ESTRATTO DEL DOCUMENTO |
● ● ● ● ● ● ●
Il film fu girato tra le cittadine di Teslic (serba) Usora (croati) e Tešanj (musulmana) dove erano avvenuti gravi fatti di pulizia etnica e battaglie cruente per quattro lunghi anni. Scelsi come «armieri» dei veterani di guerra di tutte e tre le etnie e feci un accordo con il comando della polizia bosniaca: ogni giorno mandava sul set una trentina di Kalashnikov e diverse pistole. Armi vere che erano custodite da tre poliziotti e venivano prelevate dalle auto della polizia solo dagli «armieri», se c’era bisogno per delle scene.

Vietai di portare proiettili veri sul set e provammo le pallottole a salve da esercitazione dell’esercito bosniaco, ma dopo quattro anni di conflitto con pallottole vere, quelle finte erano inutilizzabili: facevano inceppare i Kalashnikov e producevano un suono da cartone animato.

Gli «armieri» bosniaci risolsero brillantemente il problema delle munizioni a salve, della fiammata che doveva uscire dalle armi al momento dello sparo e del suono. C’erano però altri problemi da risolvere: le esplosioni delle granate di scena e trovare 4 o 5 tank. E poi in molte zone c’erano campi non ancora sminati.

Durante l’assedio di Sarajevo avevo conosciuto Braco, un mito del cinema jugoslavo, famoso per aver fatto saltare addirittura un ponte in una scena di un film, che aveva realizzato gli effetti speciali di mitici kolossal di guerra partigiana ai tempi di Tito. Aveva anche lavorato agli inizi degli anni ’60 a Roma, quando Tito aveva mandato diverse maestranze in Italia per imparare a realizzare nel loro paese i grandi film americani. Braco era già in pensione e molto provato da quattro anni di assedio, ma lo convinsi a lavorare nel mio piccolo film.

Mi presentò una lista di materiali che mi fece impallidire: «dieci chili di dinamite, 200 chili di polvere da sparo» e tanto altro. Gli chiesi preoccupato se volesse scatenare una seconda guerra. «Quando tu regista mi chiedi qualsiasi effetto di scena, devo essere pronto…» mi rispose con un tipico sorriso ironico bosniaco. Con il suo scudiero, un anziano pirotecnico, ottenute le necessarie autorizzazioni, acquistò gli esplosivi nella fabbrica di Konjic. Il comandante della polizia, un serbo di Teslic, per nulla preoccupato che una persona di etnia avversa portasse tutti quegli esplosivi nel suo territorio, mi rispose: «Nemaproblema!» Imposi però che gli esplosivi venissero custoditi dalla polizia, che li depositò in un caveau di una banca. Braco fece effetti speciali straordinari, ricordo ancora l’esplosione di una mina anticarro in un laghetto. La colonna d’acqua doveva superare in altezza una parete di pietra alta 30-40 metri. Buona la prima, grazie a Braco.

C’erano dei campi minati vicini a una collina dove si doveva girare. Risolsi il problema prendendo come consulente un ex militare bosniaco, «Zeljko della montagna», che sapeva perfettamente dove si trovavano le mine perché le aveva interrate lui stesso, anche se non voleva confessarlo.
● ● ● ● ● ● ●
Voci tratte da una fonte di dati |

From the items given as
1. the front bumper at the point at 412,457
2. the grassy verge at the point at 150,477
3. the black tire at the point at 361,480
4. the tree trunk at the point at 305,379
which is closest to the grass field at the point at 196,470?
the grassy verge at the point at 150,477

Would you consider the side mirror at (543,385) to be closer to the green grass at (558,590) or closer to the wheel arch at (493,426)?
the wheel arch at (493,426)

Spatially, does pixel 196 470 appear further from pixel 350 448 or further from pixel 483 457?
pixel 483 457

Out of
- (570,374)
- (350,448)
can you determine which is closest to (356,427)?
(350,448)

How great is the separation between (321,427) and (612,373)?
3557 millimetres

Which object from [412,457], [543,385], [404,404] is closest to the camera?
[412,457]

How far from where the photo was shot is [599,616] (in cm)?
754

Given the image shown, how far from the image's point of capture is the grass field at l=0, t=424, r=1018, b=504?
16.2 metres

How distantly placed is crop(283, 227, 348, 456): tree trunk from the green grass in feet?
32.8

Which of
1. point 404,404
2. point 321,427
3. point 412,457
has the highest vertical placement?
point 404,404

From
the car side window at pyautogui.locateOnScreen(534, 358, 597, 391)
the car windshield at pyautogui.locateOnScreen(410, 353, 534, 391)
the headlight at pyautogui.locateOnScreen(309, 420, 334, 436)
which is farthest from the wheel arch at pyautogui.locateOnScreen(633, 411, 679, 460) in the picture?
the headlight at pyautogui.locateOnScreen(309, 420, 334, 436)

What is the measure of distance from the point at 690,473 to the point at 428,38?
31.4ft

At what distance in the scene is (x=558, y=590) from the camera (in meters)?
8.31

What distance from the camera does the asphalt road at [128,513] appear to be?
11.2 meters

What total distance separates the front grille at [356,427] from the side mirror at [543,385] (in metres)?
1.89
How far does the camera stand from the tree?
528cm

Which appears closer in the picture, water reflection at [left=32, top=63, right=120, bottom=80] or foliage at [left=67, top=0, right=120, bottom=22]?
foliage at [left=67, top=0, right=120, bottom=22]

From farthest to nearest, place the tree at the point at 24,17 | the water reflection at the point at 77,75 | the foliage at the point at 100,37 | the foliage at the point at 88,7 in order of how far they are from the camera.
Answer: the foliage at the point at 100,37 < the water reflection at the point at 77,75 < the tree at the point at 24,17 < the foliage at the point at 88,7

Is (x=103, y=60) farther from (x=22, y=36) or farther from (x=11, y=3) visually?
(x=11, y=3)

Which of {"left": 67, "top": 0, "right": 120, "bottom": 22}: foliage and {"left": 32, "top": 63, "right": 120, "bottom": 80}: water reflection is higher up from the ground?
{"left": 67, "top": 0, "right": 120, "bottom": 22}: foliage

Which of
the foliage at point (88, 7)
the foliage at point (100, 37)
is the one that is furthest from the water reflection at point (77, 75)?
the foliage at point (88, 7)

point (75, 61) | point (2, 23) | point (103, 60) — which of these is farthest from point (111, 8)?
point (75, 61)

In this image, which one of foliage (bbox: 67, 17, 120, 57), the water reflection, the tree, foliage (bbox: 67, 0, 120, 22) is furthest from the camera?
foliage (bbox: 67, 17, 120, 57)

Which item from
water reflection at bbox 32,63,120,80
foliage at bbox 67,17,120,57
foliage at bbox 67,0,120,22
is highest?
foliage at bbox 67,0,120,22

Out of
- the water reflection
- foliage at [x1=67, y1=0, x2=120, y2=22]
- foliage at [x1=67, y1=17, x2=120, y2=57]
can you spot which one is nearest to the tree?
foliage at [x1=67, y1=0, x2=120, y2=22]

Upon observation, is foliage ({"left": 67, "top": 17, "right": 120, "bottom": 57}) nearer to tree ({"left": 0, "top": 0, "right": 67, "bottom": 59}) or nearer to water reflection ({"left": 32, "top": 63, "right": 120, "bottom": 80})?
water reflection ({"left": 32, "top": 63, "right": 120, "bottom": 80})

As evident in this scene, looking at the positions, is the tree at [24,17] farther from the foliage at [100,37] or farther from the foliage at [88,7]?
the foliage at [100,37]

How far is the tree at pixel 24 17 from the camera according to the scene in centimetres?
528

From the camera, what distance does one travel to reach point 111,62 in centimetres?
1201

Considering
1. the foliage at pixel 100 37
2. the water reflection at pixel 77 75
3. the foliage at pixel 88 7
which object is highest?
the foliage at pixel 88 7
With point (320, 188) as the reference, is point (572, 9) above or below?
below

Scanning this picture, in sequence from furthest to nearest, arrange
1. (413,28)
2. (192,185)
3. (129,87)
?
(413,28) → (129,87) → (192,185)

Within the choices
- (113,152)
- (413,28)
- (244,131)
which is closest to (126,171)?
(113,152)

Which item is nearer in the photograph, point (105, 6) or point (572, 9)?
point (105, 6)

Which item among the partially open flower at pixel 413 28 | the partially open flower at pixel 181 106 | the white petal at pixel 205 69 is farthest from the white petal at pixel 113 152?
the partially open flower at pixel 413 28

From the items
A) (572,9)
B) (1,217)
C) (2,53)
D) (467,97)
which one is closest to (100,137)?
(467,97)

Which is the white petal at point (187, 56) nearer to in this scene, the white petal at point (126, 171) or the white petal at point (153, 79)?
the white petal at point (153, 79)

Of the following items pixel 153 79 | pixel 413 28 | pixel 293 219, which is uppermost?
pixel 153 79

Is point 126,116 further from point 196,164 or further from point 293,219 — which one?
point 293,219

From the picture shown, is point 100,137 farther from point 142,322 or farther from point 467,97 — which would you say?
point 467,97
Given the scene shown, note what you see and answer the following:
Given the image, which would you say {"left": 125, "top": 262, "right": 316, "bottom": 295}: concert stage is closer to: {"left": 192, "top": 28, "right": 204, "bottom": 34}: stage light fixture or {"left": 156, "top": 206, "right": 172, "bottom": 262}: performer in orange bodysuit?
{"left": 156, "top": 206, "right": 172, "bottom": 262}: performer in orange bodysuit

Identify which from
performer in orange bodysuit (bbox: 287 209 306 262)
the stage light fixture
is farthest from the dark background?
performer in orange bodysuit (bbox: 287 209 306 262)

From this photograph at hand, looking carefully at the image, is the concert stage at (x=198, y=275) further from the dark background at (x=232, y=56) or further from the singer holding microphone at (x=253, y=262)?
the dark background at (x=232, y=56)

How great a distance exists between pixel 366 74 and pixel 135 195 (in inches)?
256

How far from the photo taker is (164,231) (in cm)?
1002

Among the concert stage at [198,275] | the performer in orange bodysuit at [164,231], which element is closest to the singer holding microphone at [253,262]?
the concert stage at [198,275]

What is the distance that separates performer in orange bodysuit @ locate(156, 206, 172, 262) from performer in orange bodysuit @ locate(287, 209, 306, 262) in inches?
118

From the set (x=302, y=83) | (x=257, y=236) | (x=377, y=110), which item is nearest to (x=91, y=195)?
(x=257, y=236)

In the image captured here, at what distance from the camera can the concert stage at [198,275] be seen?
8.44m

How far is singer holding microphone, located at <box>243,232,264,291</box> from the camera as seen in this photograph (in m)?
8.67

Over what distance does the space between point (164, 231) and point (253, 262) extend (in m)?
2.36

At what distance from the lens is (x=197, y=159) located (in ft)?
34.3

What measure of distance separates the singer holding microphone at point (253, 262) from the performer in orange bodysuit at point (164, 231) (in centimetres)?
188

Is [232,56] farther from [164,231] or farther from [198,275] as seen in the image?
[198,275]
● ● ● ● ● ● ●
SERIE DI ESERCIZI |
- A) Elenchi le cittadine in cui, secondo l'estratto, fu girato il film, ciascuna con l'indicazione etnica che l'estratto le attribuisce tra parentesi.
- B) Stabilisca se ciascuna delle seguenti affermazioni concorda con l'estratto, rispondendo sì o no e citando le parole dell'estratto che lo dimostrano: (i) le armi vere erano custodite da tre poliziotti; (ii) le pallottole a salve dell'esercito bosniaco si rivelarono adatte alle riprese; (iii) gli esplosivi furono acquistati nella fabbrica di Konjic.

RISPOSTE AGLI ESERCIZI |
- A)
- Teslic (serba)
- Usora (croati)
- Tešanj (musulmana)

- B)
(i) Sì: «Armi vere che erano custodite da tre poliziotti».
(ii) No: «quelle finte erano inutilizzabili».
(iii) Sì: «acquistò gli esplosivi nella fabbrica di Konjic».